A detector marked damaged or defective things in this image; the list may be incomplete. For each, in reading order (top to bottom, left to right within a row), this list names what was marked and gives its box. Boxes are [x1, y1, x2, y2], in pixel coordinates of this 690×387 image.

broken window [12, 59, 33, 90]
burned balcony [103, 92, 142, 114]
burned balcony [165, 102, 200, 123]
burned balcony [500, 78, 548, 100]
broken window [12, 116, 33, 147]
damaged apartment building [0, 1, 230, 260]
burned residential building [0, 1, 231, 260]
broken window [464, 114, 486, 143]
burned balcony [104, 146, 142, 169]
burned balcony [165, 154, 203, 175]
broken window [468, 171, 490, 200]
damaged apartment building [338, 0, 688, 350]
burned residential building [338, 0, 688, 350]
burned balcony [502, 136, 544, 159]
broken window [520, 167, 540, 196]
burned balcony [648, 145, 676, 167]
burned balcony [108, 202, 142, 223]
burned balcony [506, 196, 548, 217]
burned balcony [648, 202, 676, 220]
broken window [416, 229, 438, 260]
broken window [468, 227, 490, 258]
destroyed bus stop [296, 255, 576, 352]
==============================
#### Instruções e requisitos
Reescreva a listagem como um CSV de duas colunas, "entrada" e "saída", com uma linha por bloco. Em cada linha, coloque o enunciado na coluna "entrada" e a resposta na coluna "saída", cada um num único campo entre aspas e com as quebras de linha substituídas por espaços.

#### Resposta à tarefa
entrada,saída
"A detector marked damaged or defective things in this image; the list may be incomplete. For each, in reading order (top to bottom, left to right within a row), this list names what was marked and gives its box. Boxes are [x1, y1, x2, y2], in pixel coordinates of this 690×387 image.","broken window [12, 59, 33, 90] burned balcony [103, 92, 142, 114] burned balcony [165, 102, 200, 123] burned balcony [500, 78, 548, 100] broken window [12, 116, 33, 147] damaged apartment building [0, 1, 230, 260] burned residential building [0, 1, 231, 260] broken window [464, 114, 486, 143] burned balcony [104, 146, 142, 169] burned balcony [165, 154, 203, 175] broken window [468, 171, 490, 200] damaged apartment building [338, 0, 688, 350] burned residential building [338, 0, 688, 350] burned balcony [502, 136, 544, 159] broken window [520, 167, 540, 196] burned balcony [648, 145, 676, 167] burned balcony [108, 202, 142, 223] burned balcony [506, 196, 548, 217] burned balcony [648, 202, 676, 220] broken window [416, 229, 438, 260] broken window [468, 227, 490, 258] destroyed bus stop [296, 255, 576, 352]"